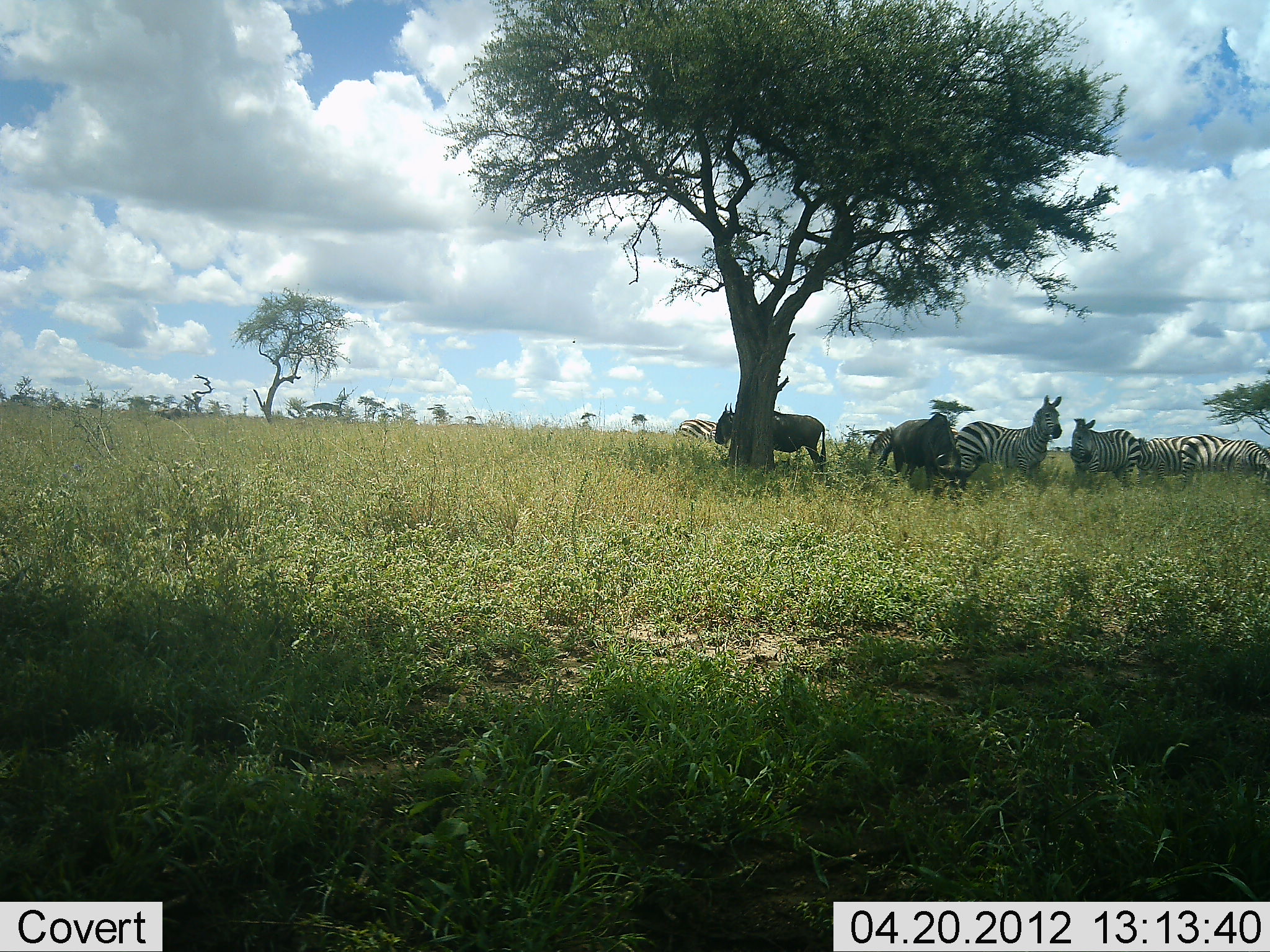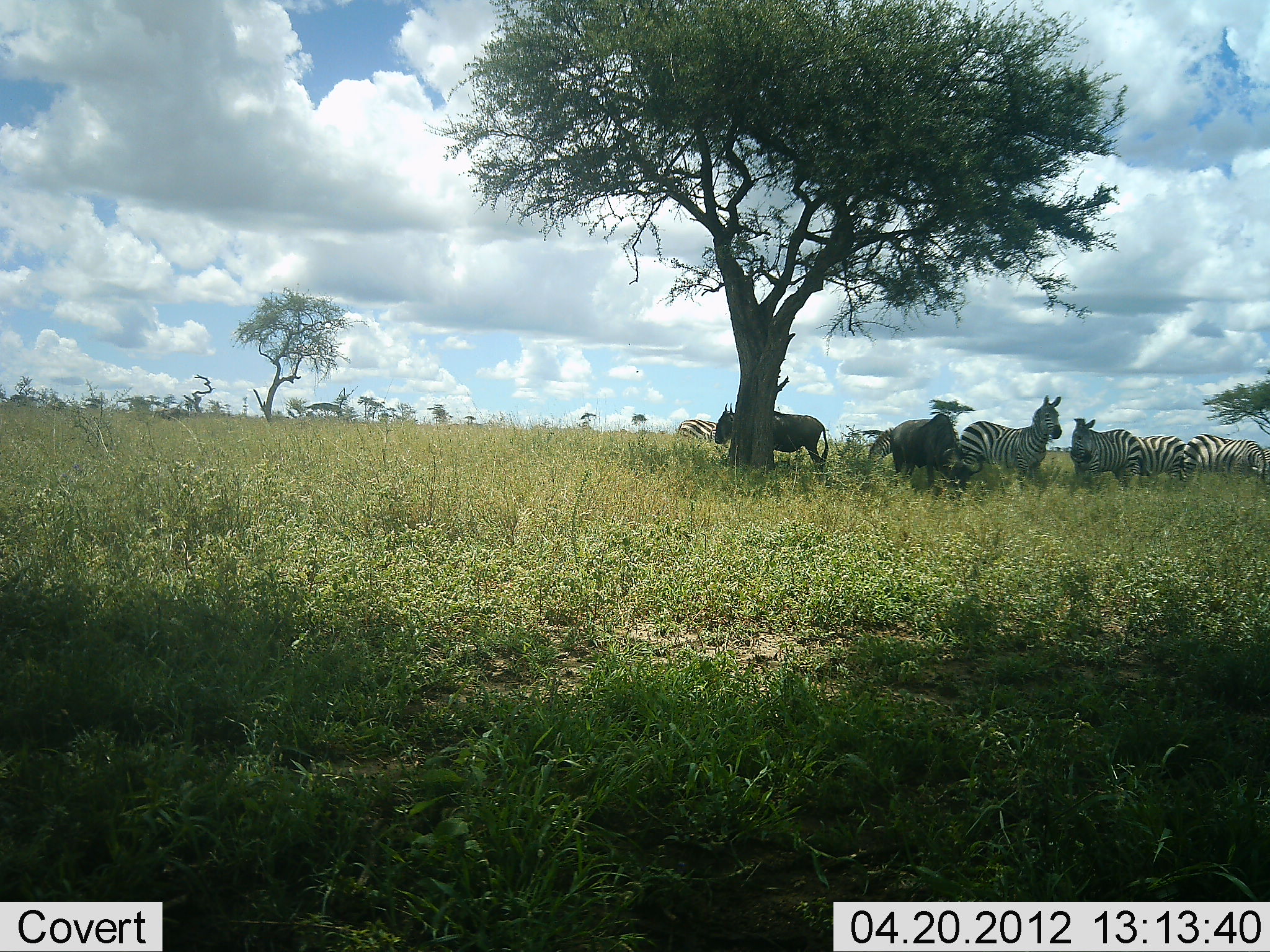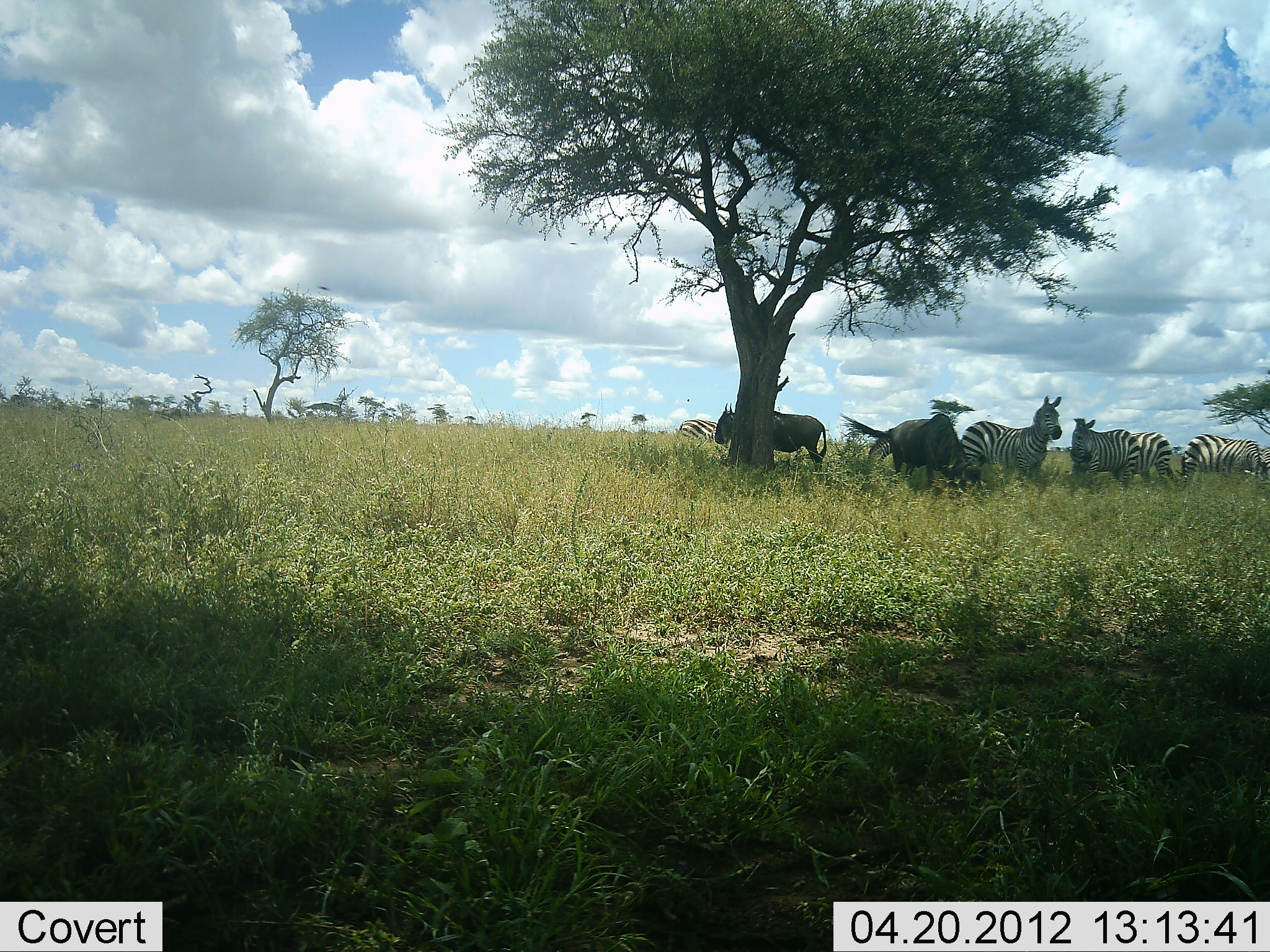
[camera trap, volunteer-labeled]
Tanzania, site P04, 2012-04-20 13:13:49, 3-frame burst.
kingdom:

...

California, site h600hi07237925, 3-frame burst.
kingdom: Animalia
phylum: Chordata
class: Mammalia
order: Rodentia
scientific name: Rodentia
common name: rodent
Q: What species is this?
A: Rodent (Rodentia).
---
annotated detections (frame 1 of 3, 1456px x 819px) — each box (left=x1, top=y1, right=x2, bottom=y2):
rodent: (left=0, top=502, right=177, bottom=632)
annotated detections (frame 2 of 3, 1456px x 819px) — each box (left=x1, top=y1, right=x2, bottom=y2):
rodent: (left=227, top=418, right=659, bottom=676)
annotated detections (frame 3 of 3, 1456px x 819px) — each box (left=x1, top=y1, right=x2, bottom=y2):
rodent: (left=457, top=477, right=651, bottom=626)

◆ PROBLEM DESCRIPTION
I need each line from the listing where the word "burst" occurs.

◆ RESULT OF THIS TASK
Tanzania, site P04, 2012-04-20 13:13:49, 3-frame burst.
California, site h600hi07237925, 3-frame burst.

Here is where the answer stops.